[[ Input open ]]

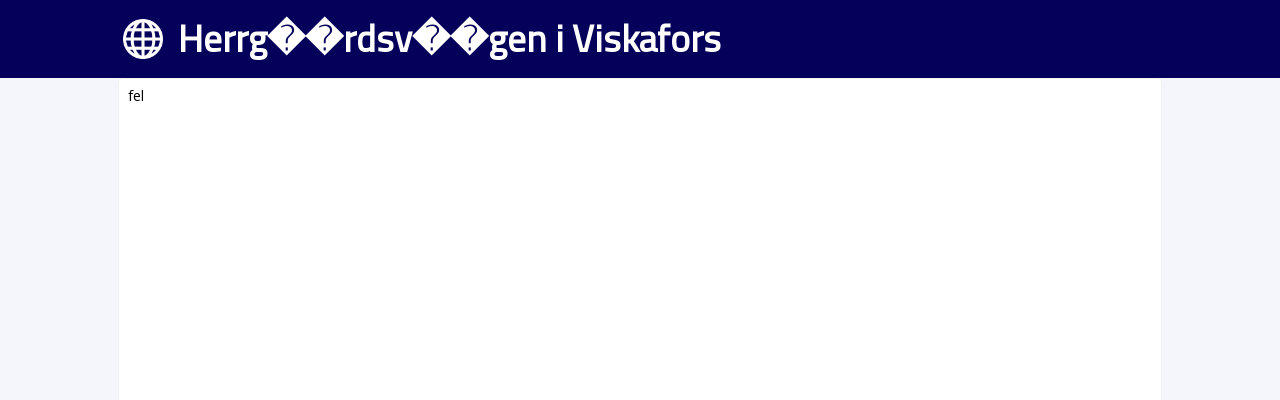

--- FILE ---
content_type: text/html; charset=UTF-8
request_url: https://www.svenskaplatser.se/Viskafors/Herrg%EF%BF%BD%EF%BF%BDrdsv%EF%BF%BD%EF%BF%BDgen/
body_size: 3576
content:
<!DOCTYPE html PUBLIC "-//W3C//DTD XHTML 1.0 Transitional//EN" "http://www.w3.org/TR/xhtml1/DTD/xhtml1-transitional.dtd">
<html lang="sv">
	<head>
	<style>html,body,div,h1,h2,p,a,ins{margin:0;padding:0;border:0;font-size:100%;font:inherit;vertical-align:baseline}a{color:#006dda}body{font-family:"Open Sans", Arial, Verdana, sans-serif;font-size:0.9em;line-height:1.1em;background-color:#f4f6fc}h1{font-size:2.6em;line-height:1.3em;font-weight:bold}h2{margin:15px 0 5px 0;font-size:1.25em;color:#00ad21;line-height:2em;font-weight:bold}h1,h2{font-family:"Titillium Web"}div#main{margin:0em auto 1em auto;padding:0.6em;width:80%;min-width:256px;max-width:1300px;min-height:800px;background-color:white;border:1px solid #f1f1f1;-moz-border-radius:0.3em;-webkit-border-radius:0.3em;-khtml-border-radius:0.3em;border-radius:0.3em;overflow:hidden}div#toppen{color:white;width:100%;margin-bottom:0px;background-color:#050059;box-sizing:border-box;-moz-box-sizing:border-box;-webkit-box-sizing:border-box}div#toppen div.text{width:80%;min-width:256px;max-width:1300px;margin-left:auto;margin-right:auto;margin-bottom:0px;padding:15px;background:url("/bilder/svenska_platser.png") no-repeat;background-position:left 10px center;background-size:40px}div#toppen h1{padding-left:50px}p{font-size:1em;line-height:1.8em}p#intro{margin:0.5em 0 1em 0;font-size:1em}div#map_canvas{min-width:300px;height:300px}div#panorama{width:100%;height:300px;float:left}div#bilder{width:100%;height:400px;background-color:#fdfdfd;float:right}@media screen and (max-device-width:480px){body{font-size:1em;line-height:1.5em;margin:0;padding:0;background:white}div#toppen div.text{box-sizing:border-box;-moz-box-sizing:border-box;-webkit-box-sizing:border-box;width:100% !important;padding:10px}div#main{margin:0em auto 1em auto;width:96% !important;overflow-x:hidden;padding:5px;-moz-border-radius:0em;-webkit-border-radius:0em;-khtml-border-radius:0em;border-radius:0em}h1{font-size:1.0em}div#map_canvas{width:90%;height:350px;float:left}div#panorama{display:none;width:0;height:0}}@media screen and (max-width:700px){div#toppen h1{font-size:1.7em;margin-left:0}}</style>
		<meta http-equiv="Content-Type" content="text/html; charset=utf-8" />
				<link rel="stylesheet" href="//fonts.googleapis.com/css?family=Open+Sans|Titillium+Web" type="text/css" />
    <meta name="viewport" content="width=device-width, initial-scale=0.95, maximum-scale=0.95">
	    <meta name="keywords" content="Gator, adresser, gatunamn" />
   	 	<meta name="description" content="Information om Herrg��rdsv��gen som ligger i Viskafors. Här hittar du  karta över Herrg��rdsv��gen samt alla adresser." />
 <script type="text/javascript">
  window.google_analytics_uacct = "UA-2645096-37";

 window.addEventListener("load",function() {
   setTimeout(function(){
    window.scrollTo(0, 0);
    }, 0);
 });</script>
 <link rel="stylesheet" href="https://unpkg.com/leaflet@1.5.1/dist/leaflet.css"
   integrity="sha512-xwE/Az9zrjBIphAcBb3F6JVqxf46+CDLwfLMHloNu6KEQCAWi6HcDUbeOfBIptF7tcCzusKFjFw2yuvEpDL9wQ=="  crossorigin=""/>
    <script src="https://unpkg.com/leaflet@1.5.1/dist/leaflet.js"
   integrity="sha512-GffPMF3RvMeYyc1LWMHtK8EbPv0iNZ8/oTtHPx9/cc2ILxQ+u905qIwdpULaqDkyBKgOaB57QTMg7ztg8Jm2Og=="
   crossorigin=""></script>
		<title>Herrg��rdsv��gen i Viskafors - SvenskaGator.se</title>
	</head>
	<body>
	<div id="toppen">
			<div class="text" onclick="location.href='/'">

		<h1>Herrg��rdsv��gen i Viskafors</h1>
	</div>

	</div>
	<div id="main">


<!-- Adresser 0.0061 s -->
fel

[[ Input closed ]]

Problem requirements.
State how many lines above include the word "leaflet", and nothing more.

Final answer.
2